Pair of Jewish murderers on hunger strike in prison

Both prisoners convicted of killing Palestinians; Yosef Haim Ben-David, on 16th day of fast, calls for sentence reduction; Jack Tytell begins 5th day of fast, demands release

Jacob Magid is The Times of Israel's US bureau chief

Jack Tytell (right), convicted terrorist, is seen at the Jerusalem District Court on January 16, 2013. (Yonatan Sindel/Flash90)
Jack Tytell (right), convicted terrorist, is seen at the Jerusalem District Court on January 16, 2013. (Yonatan Sindel/Flash90)

Two Jewish inmates serving life sentences for murdering Palestinians have launched hunger strikes, the Israel Prisons Service confirmed Sunday.
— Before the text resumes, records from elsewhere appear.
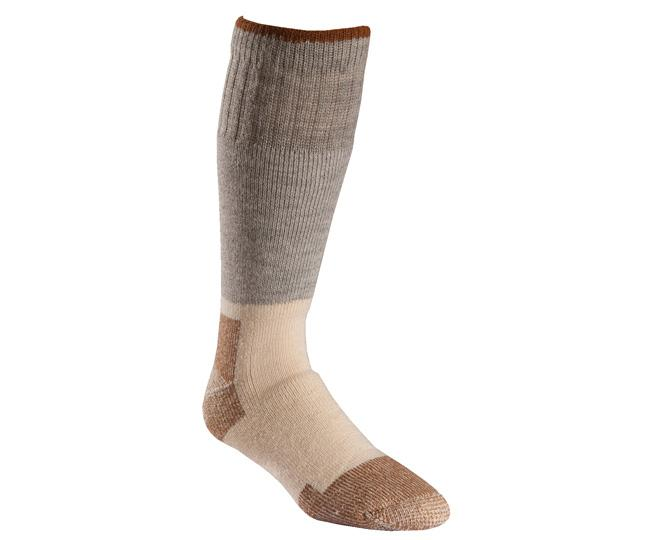 FoxRiver Носки рабочие 6650 STEEL TOE Wool Mid-Calf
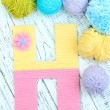 One letter of knit handmade alphabet close up — Stock Photo #39503795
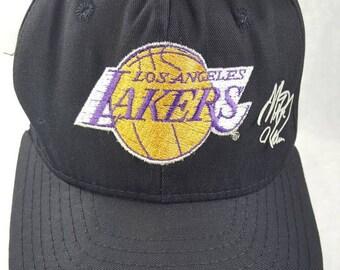 Free Shipping Los Angeles Lakers LA Magic Johnson 32 AJD Snapback Hat  Vintage 90s NBA Basketball Made in Usa 48348969463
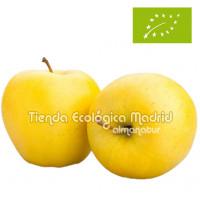 Manzana Golden, el Kg (Aragón)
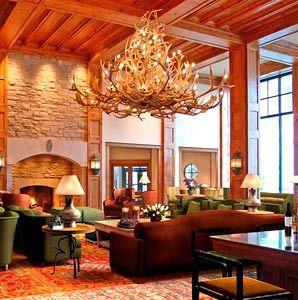 Park Hyatt Beaver Creek Resort & Spa, #30 on Travel + Leisure's list of World's Best Hotels (Resorts) 2012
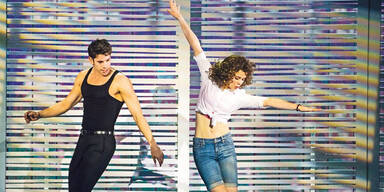 """Musical: Tanzreigen mit """"Baby"""" und Johnny"""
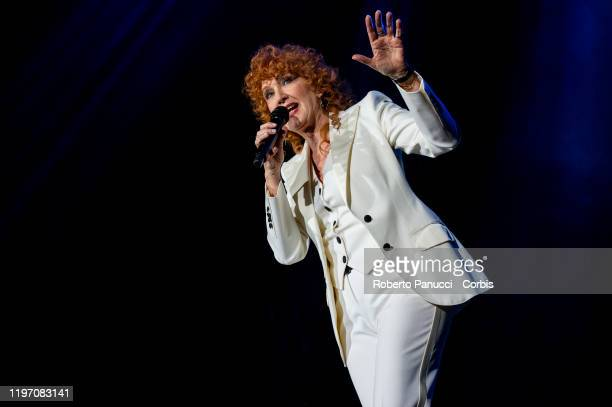 Fiorella Mannoia Performs on December 28 2019 in Rome Italy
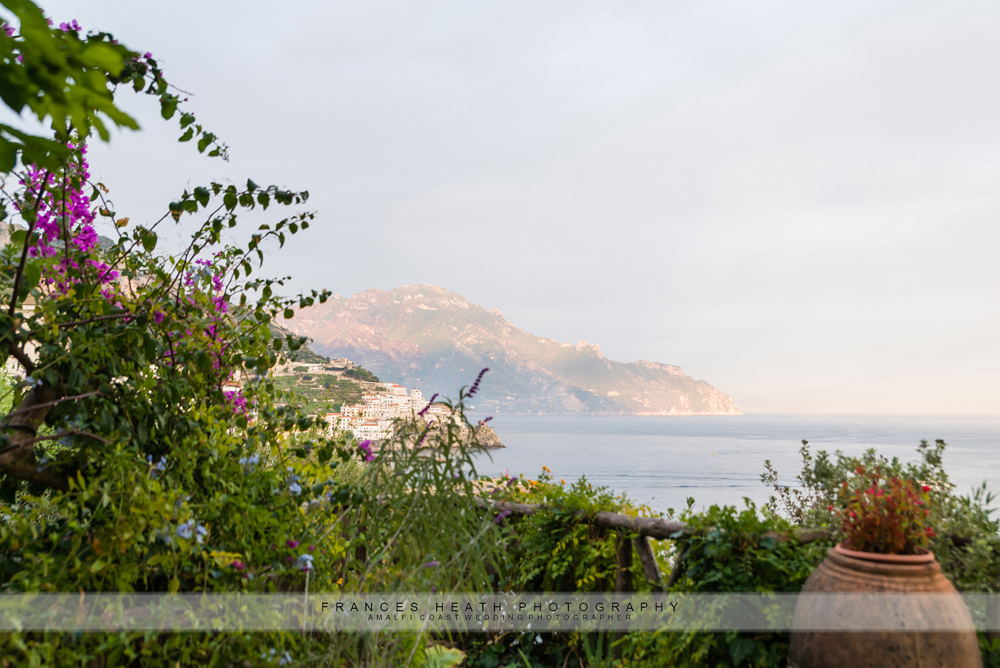 View of the sunset in Amalfi during the wedding ceremony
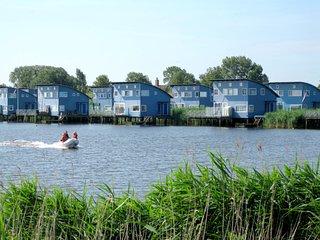 Lauwersmeer (LWM122)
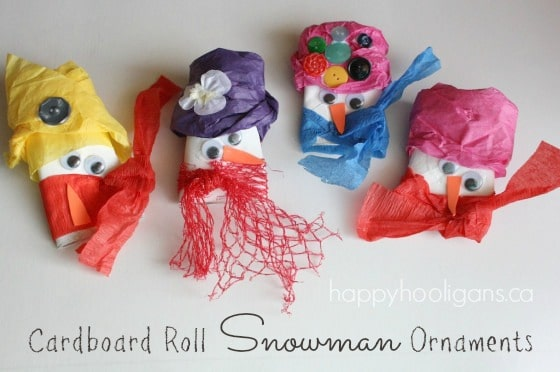 toilet roll snowman ornaments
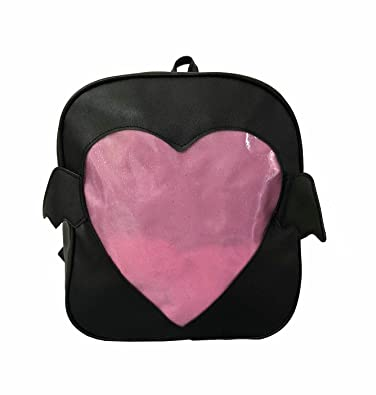 afcd02cf03c3 Girls Backpacks Cute Candy Leather Wing Backpack Transparent Love Heart  Schoolbags Ita Bag Jelly Daypack (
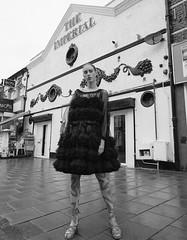 DISTRICT F — VOGUE POLAND MAGAZINE WEBITORIAL (j_hecate) Tags: fashionjournal fashion fashionblog fashionbloggers photography webitorial editorial models photoshoot styling style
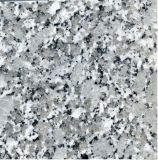 G640壁または床のための灰色カラー花こう岩の薄いタイル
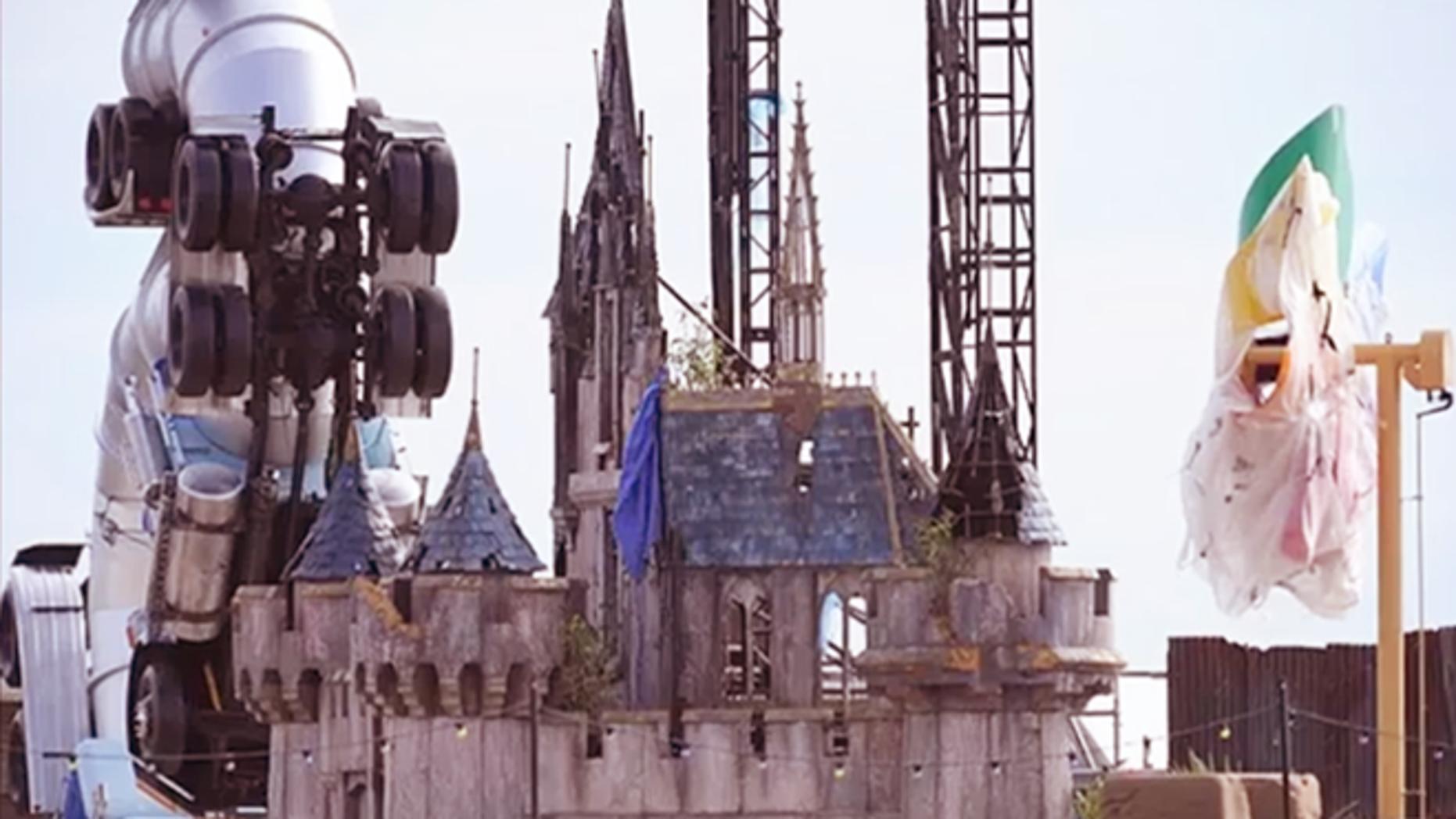 A peek inside Dismaland, rumored to be Banksy's dismal take on a Disney theme park.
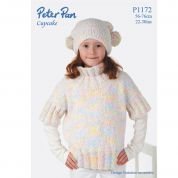 Peter Pan Girls Sweater & Hat Cupcake Knitting Pattern 1172  DK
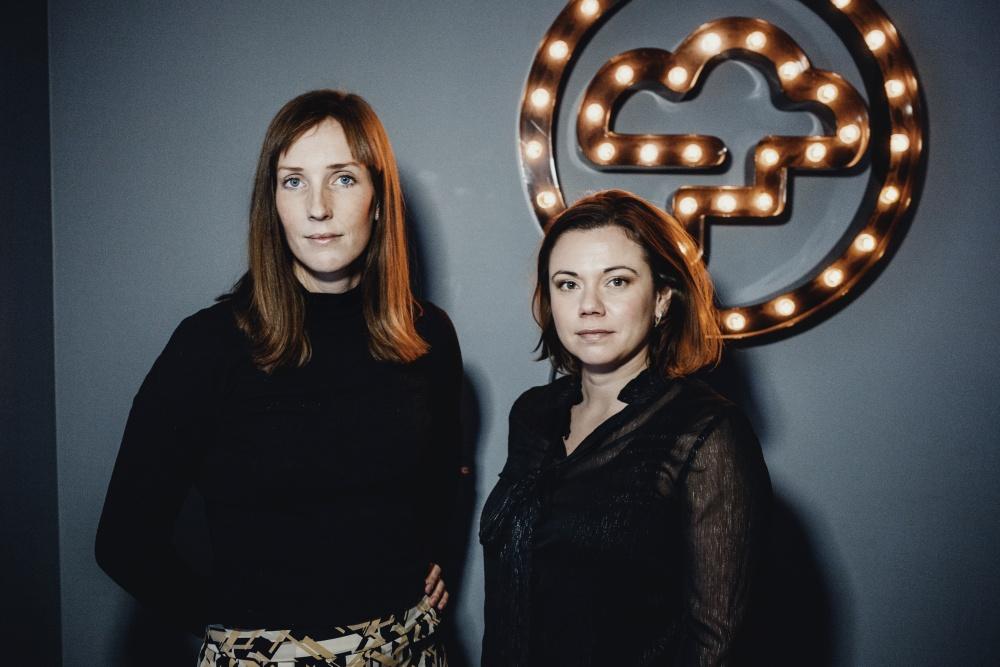 Elin Helander & Stina Söderqvist
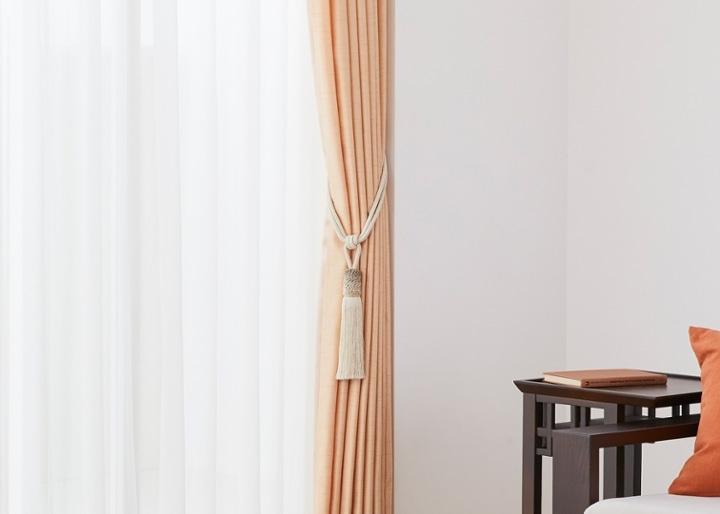 ドレープカーテン シルキーv02:画像80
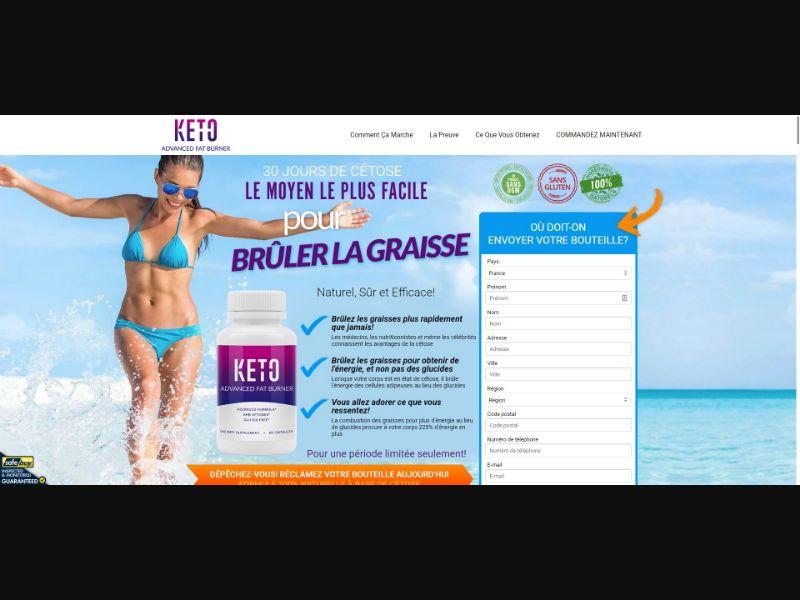Keto Advanced Fat Burner - Diet & Weight Loss - SS - [FR]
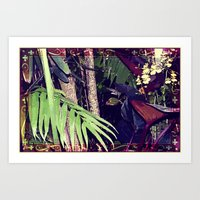 The Mighty Jungle Art Print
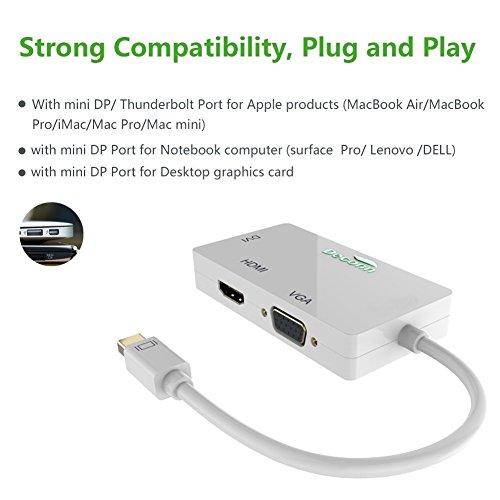 CableDeconn Mini-Displayport auf HDMI DVI VGA Kabel, 3-in-1 Mini DP (Thunderbolt Port kompatibel) zu HDMI DVI VGA TV AV HDTV Adapter Konverter für Apple Mac Book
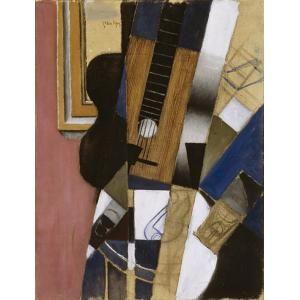 Guitar and Pipe, Juan Gris, 1913, Dallas Museum of Art
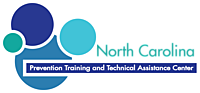 North Carolina Training and Technical Assistance Center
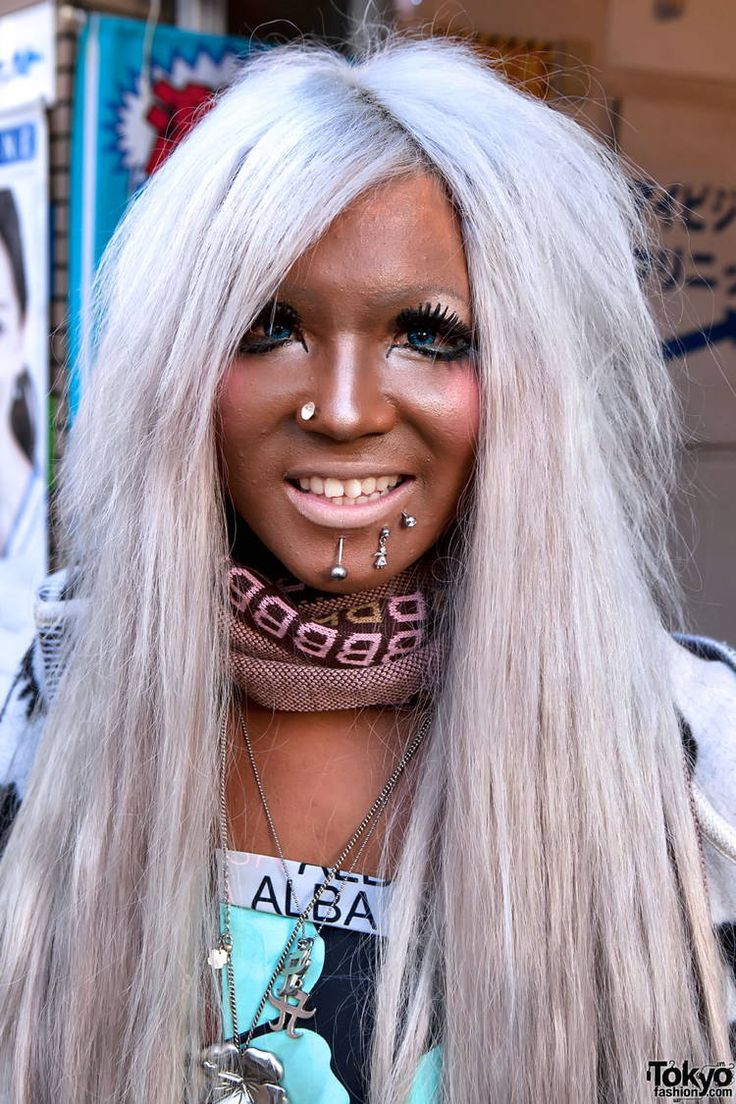 "Here's a weird Japanese trend: Ganguro.  This style actually peaked a decade ago and therefore was not a direct response to The Jersey Shore, like I figured.  BTW Ganguro means ""charbroiled face."""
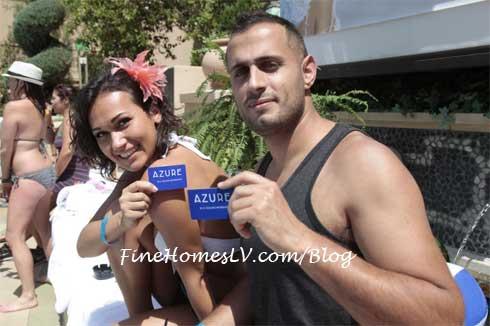 AZURE Membership Cards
Yosef Haim Ben-David — one of three people convicted of the 2014 brutal murder of 16-year-old Muhammad Abu Khdeir — began his 16th day of fasting on Sunday.

Jack Tytell, who was convicted in 2013 for a string of nationalistically motivated murders and terror attacks spanning a decade, commenced the fifth day of his own hunger strike.

While both inmates are being held in the Rimonim Prison, authorities say they have had no contact with one another.

Prison guards escort Yosef Haim Ben-David, convicted of murdering Palestinian teenager Muhammad Abu Khdeir in 2014, as he arrives at the Supreme Court in Jerusalem for his appeal, on February 8, 2018. (Yonatan Sindel/Flash90)

While Tytell, a Florida native, is demanding that he be released from prison, Ben-David put forward a list of demands in a letter he wrote that was publicized by his attorney.

The convict called for a reduction of his sentence, an improvement in the conditions of security prisoners and an improvement in the conditions of religious prisoners.

According to Ben-David, “many Jewish (inmates) suffer from this leftist state,” which he referred to as “Palestine” in the letter.

The Abu Khdeir murderer pointed out that there is precedent for his early release given that “the State of Israel liberated hundreds of Arabs with the blood of dozens of Jews on their hands.” Ben-David was apparently referencing the Palestinian security prisoners released by Israel in exchange for captive IDF soldiers or the bodies of fallen troops.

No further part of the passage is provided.